Multilayer neural networks trained with the back-propagation
algorithm constitute the best example of a successful gradientbased
learning technique. Given an appropriate network
architecture, gradient-based learning algorithms can be used
to synthesize a complex decision surface that can classify
high-dimensional patterns, such as handwritten characters, with
minimal preprocessing. This paper reviews various methods
applied to handwritten character recognition and compares them
on a standard handwritten digit recognition task.

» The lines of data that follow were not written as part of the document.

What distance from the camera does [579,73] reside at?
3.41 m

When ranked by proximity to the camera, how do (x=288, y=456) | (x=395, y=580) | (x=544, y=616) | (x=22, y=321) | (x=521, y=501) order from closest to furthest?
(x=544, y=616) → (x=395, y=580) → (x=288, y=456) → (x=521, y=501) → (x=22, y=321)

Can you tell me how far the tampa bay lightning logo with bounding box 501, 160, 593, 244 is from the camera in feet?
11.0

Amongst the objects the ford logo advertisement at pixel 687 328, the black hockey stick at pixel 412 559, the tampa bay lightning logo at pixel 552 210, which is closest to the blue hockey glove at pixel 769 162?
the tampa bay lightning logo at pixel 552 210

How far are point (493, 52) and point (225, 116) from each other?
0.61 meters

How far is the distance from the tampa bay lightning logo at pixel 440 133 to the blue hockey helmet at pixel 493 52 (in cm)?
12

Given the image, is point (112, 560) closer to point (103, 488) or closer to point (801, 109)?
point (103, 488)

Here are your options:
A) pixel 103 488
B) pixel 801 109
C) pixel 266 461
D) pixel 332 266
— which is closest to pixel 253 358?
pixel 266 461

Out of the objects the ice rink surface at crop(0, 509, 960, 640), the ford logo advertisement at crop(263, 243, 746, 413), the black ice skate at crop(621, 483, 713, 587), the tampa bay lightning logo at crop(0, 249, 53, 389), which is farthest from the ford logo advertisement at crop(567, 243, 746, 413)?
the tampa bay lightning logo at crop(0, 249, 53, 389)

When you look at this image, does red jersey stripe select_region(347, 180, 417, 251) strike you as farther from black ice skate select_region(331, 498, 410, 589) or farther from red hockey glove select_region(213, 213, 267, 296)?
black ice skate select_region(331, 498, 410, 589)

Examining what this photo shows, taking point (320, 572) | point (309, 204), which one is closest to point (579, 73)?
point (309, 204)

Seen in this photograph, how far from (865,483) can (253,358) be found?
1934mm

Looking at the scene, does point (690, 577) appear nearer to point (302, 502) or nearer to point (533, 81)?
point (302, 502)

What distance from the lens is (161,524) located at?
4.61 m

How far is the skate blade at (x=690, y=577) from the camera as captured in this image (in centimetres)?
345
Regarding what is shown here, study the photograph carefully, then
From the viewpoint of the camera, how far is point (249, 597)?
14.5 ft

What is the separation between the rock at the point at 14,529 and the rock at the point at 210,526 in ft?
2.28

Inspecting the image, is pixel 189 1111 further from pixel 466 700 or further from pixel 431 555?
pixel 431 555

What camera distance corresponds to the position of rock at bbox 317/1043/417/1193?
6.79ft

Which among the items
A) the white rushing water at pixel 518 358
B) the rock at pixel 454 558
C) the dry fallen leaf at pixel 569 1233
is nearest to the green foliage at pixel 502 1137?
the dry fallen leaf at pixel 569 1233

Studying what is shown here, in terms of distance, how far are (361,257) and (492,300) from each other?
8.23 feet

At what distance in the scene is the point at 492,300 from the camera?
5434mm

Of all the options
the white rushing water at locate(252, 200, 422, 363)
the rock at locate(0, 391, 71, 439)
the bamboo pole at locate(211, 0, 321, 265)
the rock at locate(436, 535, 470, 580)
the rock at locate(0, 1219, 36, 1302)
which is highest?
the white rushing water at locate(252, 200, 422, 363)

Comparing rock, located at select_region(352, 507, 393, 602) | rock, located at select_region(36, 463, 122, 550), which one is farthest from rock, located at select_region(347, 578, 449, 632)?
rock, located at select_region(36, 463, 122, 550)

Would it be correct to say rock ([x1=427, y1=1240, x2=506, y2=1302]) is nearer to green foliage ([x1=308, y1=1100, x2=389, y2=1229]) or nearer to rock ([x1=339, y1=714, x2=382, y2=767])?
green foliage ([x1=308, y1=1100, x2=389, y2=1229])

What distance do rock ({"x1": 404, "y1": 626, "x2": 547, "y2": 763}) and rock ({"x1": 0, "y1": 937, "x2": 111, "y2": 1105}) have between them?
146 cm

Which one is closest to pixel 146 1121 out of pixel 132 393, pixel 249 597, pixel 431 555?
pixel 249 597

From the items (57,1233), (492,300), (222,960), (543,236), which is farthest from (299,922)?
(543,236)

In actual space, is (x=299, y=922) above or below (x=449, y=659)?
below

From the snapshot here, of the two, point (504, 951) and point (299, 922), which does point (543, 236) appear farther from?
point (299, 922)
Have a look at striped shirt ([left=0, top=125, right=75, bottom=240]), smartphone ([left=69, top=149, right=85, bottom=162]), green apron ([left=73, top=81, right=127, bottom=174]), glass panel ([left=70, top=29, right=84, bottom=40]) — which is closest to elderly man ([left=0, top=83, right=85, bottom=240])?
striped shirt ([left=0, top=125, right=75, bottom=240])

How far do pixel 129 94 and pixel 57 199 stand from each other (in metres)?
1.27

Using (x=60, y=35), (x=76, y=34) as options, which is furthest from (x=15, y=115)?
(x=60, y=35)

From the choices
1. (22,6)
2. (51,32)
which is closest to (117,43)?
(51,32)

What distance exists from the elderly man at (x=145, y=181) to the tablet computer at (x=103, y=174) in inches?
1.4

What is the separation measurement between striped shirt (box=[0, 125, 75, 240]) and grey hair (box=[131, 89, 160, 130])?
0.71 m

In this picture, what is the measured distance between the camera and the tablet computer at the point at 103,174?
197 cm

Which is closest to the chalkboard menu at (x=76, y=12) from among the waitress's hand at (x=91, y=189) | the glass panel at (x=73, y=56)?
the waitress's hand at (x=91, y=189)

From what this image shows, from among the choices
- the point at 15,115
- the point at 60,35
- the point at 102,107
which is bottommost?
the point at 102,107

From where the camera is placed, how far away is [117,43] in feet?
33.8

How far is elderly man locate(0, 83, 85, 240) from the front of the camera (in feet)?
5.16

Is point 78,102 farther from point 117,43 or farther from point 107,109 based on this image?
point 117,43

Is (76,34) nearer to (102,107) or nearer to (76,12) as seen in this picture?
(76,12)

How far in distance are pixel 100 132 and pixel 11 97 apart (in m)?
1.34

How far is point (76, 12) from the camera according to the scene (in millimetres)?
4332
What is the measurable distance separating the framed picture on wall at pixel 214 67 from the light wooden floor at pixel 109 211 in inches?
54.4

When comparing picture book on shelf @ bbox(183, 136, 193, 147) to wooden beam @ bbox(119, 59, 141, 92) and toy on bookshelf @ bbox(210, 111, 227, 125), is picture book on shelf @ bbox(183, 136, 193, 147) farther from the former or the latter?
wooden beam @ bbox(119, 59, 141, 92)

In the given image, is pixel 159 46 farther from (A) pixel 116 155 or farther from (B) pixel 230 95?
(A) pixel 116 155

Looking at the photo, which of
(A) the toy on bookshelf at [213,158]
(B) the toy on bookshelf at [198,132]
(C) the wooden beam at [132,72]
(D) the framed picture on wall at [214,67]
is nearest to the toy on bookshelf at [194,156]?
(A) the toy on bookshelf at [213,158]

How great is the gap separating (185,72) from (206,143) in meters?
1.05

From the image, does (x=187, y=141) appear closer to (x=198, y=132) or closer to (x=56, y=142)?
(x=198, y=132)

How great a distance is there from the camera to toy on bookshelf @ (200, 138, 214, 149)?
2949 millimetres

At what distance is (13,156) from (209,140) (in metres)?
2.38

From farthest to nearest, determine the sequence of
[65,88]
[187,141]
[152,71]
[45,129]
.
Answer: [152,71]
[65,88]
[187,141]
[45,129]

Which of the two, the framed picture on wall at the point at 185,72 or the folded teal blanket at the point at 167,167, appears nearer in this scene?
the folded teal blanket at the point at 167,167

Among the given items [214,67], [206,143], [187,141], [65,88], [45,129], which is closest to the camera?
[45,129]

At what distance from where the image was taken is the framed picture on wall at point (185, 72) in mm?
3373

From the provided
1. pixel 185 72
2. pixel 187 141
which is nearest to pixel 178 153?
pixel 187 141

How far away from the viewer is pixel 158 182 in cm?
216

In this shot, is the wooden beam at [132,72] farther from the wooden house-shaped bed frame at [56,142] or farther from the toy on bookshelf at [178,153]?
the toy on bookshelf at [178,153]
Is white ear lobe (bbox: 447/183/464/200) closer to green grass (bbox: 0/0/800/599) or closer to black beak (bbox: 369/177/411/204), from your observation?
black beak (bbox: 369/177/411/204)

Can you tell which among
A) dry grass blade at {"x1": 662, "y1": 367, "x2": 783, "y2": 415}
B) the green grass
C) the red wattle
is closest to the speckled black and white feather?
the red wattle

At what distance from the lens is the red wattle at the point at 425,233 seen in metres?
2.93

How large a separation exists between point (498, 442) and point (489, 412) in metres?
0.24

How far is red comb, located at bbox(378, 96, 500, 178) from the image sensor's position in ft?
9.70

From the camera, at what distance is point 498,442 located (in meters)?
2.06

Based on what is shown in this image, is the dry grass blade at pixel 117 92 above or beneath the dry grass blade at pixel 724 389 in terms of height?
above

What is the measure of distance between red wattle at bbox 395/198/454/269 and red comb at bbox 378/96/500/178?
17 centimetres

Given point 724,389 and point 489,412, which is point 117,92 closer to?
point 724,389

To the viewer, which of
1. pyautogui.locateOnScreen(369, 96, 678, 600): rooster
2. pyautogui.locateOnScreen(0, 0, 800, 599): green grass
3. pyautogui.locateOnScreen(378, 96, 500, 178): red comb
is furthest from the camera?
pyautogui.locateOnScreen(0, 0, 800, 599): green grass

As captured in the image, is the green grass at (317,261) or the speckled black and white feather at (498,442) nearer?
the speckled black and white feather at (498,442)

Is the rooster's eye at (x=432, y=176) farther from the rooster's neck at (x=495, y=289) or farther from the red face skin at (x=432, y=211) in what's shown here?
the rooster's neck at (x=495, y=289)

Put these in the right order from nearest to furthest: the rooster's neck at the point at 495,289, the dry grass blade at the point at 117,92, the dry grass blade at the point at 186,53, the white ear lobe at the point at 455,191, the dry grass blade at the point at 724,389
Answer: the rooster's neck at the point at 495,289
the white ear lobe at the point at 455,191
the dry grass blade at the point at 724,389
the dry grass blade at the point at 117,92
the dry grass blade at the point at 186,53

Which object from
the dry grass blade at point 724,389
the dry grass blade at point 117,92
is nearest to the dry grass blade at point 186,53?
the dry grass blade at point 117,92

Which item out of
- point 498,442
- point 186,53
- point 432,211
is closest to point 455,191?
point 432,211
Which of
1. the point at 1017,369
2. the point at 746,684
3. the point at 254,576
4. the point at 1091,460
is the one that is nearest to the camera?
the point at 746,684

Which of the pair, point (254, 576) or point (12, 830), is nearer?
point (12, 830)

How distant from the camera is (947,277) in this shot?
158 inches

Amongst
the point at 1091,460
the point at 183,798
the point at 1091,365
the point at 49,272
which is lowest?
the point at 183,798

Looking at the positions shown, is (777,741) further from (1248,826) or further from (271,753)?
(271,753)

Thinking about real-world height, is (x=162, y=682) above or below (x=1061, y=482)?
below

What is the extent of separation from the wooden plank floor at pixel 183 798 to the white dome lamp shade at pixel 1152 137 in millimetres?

Convolutional
neural networks, which are specifically designed to deal with
the variability of two dimensional (2-D) shapes, are shown to
outperform all other techniques.
Real-life document recognition systems are composed of multiple
modules including field extraction, segmentation, recognition,
and language modeling. A new learning paradigm, called graph
transformer networks (GTN’s), allows such multimodule systems
to be trained globally using gradient-based methods so as to
minimize an overall performance measure.
Two systems for online handwriting recognition are described.
Experiments demonstrate the advantage of global training, and
the flexibility of graph transformer networks.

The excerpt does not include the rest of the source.